## WORK TASK 1:
In the text on MMS interfaces, which interface links the MMSC with the HLR?
## WORK TASK 2:
Continue the text on MMS interfaces from the point where it stops.
*** TEXT PROVIDED Section Begins ***
The standard consists of a number of interfaces between components found in the mobile network:
- MM1: the interface between MMS User Agent and MMS Center (MMSC, the combination of the MMS Relay & Server). Delivered as HTTP over a packet switched data session.
- MM2: the interface between MMS Relay and MMS Server.
- MM3: the interface between MMSC and other messaging systems. Using SMTP.
- MM4: the interface between MMSC and foreign network providers. Using SMTP.
- MM5: the interface between MMSC and HLR.
- MM6: the interface between MMSC and user databases.
- MM7: the interface between MMS Value-added service applications and MMSC. Typically Content Providers using HTTP / SOAP for delivery.
- MM8: the interface between MMSC and the billing systems.
- MM9: the interface between MMSC and an online charging system.
- MM10: the interface between MMSC and a message service control function.
- MM11: the interface between MMSC and an external transcoder.

==MM1==
MM1 is the interface between a Mobile Station (MS) and an MMSC.

MM1 is used in the following actions:
- The sender subscriber sends an MMS to the MMSC
- The MMSC notifies the recipient subscriber that they have an MMS waiting for retrieval
- The recipient subscriber retrieves the MMS from the MMSC
- The MMSC notifies the sender that the recipient has retrieved the message
- The recipient subscriber manages their mailbox in the MMSC (uploads MMS, deletes MMS, ...)
*** TEXT PROVIDED Section Ends ***
*** DATASET RECORDS Section Begins ***
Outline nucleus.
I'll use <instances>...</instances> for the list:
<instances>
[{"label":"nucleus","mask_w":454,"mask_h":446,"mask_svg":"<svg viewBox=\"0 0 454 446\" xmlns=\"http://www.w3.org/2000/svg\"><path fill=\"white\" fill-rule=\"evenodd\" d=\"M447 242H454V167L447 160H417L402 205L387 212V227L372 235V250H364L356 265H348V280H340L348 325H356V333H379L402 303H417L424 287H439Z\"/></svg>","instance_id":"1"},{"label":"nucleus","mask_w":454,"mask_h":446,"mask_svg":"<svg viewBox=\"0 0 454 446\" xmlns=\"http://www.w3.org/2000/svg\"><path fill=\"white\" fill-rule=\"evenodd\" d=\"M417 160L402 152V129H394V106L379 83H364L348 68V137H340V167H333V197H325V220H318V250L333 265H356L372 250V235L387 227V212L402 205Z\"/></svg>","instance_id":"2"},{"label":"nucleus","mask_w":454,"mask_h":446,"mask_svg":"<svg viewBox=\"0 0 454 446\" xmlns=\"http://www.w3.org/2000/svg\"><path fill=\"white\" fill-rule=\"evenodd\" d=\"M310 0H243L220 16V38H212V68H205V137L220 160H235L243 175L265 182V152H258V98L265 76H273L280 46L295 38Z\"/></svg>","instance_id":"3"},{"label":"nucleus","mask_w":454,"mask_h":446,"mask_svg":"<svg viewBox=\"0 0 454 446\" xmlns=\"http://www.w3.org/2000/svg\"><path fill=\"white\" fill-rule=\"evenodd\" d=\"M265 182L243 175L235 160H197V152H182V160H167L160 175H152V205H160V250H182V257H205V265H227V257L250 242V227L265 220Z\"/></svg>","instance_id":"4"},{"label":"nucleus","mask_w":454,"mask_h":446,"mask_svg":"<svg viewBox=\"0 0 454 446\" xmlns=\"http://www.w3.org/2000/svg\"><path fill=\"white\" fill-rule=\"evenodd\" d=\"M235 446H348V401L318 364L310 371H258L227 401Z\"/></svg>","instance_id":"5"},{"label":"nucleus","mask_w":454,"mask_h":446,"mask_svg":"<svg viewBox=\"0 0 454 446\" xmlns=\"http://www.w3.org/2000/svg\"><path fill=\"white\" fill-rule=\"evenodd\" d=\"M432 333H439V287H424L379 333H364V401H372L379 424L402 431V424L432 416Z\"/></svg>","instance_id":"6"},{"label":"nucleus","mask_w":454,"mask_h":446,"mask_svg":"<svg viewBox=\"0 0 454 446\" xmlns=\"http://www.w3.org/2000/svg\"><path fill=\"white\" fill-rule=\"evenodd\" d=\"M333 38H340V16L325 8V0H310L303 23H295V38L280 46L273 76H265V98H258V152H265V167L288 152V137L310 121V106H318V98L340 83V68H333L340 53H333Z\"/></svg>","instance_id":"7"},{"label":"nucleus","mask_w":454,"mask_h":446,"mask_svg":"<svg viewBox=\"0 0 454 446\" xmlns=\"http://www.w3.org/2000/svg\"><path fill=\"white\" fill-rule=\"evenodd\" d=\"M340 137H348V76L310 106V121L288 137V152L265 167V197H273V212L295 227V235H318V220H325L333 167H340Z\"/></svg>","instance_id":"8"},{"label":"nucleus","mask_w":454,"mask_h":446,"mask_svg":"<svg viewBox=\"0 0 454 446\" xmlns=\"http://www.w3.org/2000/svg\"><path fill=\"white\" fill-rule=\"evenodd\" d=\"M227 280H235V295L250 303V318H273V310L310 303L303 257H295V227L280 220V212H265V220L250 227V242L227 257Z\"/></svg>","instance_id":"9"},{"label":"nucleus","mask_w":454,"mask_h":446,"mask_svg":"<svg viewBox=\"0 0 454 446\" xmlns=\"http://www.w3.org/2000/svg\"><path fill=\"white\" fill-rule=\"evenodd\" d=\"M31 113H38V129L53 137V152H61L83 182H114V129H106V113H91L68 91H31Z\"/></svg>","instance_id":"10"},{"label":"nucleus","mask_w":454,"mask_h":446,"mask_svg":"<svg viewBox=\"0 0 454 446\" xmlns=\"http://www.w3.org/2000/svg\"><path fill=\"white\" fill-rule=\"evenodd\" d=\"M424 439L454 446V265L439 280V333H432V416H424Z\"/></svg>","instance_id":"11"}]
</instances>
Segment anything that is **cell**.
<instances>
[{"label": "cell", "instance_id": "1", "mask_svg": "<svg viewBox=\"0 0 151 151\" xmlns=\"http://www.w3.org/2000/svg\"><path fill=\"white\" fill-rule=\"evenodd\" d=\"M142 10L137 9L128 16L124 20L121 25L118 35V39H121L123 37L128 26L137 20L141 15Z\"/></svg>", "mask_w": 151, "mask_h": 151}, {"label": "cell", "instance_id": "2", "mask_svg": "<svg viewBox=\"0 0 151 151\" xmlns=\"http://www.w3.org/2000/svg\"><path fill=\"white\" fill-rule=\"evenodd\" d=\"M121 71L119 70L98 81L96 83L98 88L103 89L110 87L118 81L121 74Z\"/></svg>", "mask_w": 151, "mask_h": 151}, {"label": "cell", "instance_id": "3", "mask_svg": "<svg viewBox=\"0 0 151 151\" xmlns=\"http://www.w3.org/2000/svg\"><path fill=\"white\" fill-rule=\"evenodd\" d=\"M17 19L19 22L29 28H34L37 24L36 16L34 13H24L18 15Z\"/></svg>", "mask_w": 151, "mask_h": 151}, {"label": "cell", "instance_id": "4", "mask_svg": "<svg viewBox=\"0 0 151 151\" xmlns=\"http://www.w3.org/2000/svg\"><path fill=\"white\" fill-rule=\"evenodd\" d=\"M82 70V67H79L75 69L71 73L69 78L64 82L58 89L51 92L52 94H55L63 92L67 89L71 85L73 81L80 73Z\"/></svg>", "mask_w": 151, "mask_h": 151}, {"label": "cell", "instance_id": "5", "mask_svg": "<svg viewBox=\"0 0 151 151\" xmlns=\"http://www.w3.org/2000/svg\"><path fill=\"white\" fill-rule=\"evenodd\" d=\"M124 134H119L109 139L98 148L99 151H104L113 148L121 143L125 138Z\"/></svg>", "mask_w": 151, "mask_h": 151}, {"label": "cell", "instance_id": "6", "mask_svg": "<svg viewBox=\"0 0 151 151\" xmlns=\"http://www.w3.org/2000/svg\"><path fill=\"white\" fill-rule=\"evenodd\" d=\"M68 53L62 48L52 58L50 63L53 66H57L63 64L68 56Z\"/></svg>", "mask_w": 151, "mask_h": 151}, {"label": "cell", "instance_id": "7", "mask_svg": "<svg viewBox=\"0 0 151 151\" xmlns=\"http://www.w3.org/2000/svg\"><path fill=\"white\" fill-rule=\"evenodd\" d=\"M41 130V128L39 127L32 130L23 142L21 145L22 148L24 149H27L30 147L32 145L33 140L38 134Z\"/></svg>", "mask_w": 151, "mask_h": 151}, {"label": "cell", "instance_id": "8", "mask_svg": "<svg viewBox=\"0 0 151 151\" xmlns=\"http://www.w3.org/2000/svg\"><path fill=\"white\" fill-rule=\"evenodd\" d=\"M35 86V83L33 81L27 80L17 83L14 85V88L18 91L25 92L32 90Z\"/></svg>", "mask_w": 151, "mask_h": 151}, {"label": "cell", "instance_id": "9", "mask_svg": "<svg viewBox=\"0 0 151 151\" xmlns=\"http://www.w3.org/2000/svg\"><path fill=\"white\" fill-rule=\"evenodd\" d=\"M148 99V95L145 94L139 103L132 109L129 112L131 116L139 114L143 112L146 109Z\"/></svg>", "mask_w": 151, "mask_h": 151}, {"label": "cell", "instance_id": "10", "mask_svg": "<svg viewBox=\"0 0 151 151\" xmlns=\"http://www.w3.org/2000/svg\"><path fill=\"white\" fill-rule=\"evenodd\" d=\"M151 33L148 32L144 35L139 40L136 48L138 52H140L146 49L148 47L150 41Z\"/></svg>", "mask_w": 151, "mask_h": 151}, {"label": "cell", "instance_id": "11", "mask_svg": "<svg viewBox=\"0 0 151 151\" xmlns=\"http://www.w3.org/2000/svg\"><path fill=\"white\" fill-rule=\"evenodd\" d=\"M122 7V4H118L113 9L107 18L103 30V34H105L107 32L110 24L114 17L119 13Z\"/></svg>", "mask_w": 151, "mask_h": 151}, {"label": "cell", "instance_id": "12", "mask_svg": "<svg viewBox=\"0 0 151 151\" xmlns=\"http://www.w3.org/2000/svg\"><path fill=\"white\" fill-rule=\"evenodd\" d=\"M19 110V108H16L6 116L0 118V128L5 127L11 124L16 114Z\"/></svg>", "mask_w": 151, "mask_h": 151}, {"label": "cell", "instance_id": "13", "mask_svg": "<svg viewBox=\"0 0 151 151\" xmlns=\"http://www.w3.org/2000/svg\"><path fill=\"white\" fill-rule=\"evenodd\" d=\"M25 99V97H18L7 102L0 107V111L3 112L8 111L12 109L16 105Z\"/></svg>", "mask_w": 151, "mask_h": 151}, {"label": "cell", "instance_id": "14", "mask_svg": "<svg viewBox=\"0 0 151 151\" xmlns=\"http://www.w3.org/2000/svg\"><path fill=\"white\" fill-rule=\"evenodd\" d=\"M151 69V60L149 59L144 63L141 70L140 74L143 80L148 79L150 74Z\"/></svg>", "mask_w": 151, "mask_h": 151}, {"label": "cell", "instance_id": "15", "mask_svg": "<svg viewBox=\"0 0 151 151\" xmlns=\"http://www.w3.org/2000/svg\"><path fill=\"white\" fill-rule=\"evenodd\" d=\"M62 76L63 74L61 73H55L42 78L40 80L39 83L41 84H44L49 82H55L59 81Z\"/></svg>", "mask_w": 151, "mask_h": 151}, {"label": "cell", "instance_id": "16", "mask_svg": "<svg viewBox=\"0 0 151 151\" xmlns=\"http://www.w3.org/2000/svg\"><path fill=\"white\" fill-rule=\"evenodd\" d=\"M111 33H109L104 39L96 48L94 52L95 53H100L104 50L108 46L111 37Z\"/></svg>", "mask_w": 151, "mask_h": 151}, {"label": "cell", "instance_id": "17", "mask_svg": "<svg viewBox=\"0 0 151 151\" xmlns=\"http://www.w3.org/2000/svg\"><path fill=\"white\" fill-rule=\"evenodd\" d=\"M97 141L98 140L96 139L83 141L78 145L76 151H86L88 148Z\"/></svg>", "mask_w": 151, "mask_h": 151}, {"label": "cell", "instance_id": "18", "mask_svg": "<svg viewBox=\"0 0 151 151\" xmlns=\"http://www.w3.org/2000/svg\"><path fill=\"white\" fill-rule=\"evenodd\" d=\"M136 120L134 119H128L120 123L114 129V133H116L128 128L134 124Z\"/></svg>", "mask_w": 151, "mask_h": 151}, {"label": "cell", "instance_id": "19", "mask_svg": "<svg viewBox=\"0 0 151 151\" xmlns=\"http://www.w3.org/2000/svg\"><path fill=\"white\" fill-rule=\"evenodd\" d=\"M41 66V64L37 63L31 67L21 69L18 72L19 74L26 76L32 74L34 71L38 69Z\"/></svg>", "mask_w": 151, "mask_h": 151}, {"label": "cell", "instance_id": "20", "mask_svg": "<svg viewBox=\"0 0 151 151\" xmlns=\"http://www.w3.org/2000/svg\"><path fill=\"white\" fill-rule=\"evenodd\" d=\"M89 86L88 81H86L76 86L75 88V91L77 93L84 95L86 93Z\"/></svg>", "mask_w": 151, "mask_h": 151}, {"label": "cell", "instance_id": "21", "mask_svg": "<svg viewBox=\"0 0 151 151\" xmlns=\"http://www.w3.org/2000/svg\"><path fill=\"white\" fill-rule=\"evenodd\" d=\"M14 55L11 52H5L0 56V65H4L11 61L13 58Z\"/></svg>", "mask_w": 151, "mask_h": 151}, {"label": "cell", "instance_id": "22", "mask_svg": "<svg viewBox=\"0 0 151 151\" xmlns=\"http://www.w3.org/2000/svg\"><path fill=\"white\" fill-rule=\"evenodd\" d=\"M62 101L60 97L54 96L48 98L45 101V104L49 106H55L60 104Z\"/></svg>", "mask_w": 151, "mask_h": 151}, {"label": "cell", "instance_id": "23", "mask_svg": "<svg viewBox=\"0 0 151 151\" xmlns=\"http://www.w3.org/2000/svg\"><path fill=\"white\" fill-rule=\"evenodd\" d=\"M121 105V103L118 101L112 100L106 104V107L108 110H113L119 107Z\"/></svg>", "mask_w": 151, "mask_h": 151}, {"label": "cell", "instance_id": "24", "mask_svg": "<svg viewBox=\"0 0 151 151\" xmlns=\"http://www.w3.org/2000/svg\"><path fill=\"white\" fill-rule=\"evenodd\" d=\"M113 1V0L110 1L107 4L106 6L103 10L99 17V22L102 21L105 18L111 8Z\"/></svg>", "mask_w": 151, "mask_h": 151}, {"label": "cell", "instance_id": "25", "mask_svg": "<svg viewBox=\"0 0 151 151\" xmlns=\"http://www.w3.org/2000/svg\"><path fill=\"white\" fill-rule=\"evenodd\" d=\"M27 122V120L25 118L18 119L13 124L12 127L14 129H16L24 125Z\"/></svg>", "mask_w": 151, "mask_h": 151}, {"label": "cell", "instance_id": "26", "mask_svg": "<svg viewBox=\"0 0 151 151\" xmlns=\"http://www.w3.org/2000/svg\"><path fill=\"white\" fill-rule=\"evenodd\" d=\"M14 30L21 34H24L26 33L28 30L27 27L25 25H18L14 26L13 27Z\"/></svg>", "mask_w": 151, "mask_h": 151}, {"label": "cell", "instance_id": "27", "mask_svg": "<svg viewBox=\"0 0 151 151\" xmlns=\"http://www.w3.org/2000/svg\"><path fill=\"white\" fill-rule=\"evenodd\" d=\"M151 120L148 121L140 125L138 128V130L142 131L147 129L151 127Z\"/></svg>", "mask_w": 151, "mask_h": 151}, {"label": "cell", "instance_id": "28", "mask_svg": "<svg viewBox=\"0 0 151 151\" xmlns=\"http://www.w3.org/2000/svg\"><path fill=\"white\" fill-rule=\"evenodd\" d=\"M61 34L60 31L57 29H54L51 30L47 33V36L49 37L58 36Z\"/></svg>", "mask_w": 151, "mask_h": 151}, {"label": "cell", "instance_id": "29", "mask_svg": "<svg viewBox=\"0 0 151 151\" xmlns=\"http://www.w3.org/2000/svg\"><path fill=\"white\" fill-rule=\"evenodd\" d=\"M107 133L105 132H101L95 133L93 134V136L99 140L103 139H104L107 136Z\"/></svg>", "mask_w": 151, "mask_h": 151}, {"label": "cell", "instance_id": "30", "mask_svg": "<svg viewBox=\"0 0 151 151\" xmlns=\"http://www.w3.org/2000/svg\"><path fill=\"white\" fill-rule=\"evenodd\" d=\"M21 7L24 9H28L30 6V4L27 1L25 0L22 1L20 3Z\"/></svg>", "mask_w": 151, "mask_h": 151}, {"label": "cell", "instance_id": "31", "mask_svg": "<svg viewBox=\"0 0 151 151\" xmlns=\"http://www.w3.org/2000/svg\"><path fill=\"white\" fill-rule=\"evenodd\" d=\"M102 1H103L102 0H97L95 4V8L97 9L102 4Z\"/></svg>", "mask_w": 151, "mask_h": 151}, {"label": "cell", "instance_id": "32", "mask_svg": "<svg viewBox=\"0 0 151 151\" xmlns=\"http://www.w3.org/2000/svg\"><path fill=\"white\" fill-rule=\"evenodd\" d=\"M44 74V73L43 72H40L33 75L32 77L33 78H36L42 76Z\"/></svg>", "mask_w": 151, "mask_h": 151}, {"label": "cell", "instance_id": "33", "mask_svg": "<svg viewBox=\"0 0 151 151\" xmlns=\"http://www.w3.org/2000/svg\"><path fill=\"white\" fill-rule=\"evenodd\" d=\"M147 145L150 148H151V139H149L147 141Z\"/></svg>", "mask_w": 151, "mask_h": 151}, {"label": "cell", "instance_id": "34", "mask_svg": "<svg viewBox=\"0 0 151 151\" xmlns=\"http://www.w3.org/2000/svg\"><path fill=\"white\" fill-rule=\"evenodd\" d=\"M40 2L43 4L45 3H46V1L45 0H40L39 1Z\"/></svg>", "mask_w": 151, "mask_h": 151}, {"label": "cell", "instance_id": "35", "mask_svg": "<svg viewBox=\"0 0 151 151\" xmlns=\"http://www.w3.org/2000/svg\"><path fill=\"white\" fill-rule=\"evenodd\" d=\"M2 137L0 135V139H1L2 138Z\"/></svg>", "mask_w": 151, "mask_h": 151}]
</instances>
*** DATASET RECORDS Section Ends ***
## ANSWER 1:
MM5

## ANSWER 2:
The MM1 interface is based on the WAP protocol. It includes the PAP notifications that are transformed to SMS's by the WAP gateway for the notifications.

==MM2==
MM2 is an interface between a MMS Relay (MMS-R) and an MMS storage database, two components of an MMSC platform.

==MM3==
MM3 is the interface between MMSC and external servers such as Email server or SMS Centers SMSC. This interface typically uses TCP/IP based protocols for e.g. Simple Mail Transfer Protocol ( SMTP )

Generally, it is the responsibility of MMSC to do the transformation of MMS multi-part binary data to MIME format of email in both the direction

MM3 is used in the following actions:
- To exchange messages with external servers such as Email Server or SMS Centers

==MM4==
MM4 is the interface used to exchange messages between two different MMSCs. These MMSCs are generally located in two distinct Mobile Networks

This interface is also known as the MMS_{R} interface in the Wireless Application Protocol (WAP) and the Open Mobile Alliance (OMA) standards.

==MM5==
MM5 is the interface between MMSC and other network elements like HLR or Domain Name Server. The communication over MM5 Interface is generally to fetch the routing information. MM5 has been defined by the 3GPP in TS 23.140 as a simple reference to Mobile Application Part.

==MM7==
MM7 is the interface between MMSC and a value-added service provider (VASP).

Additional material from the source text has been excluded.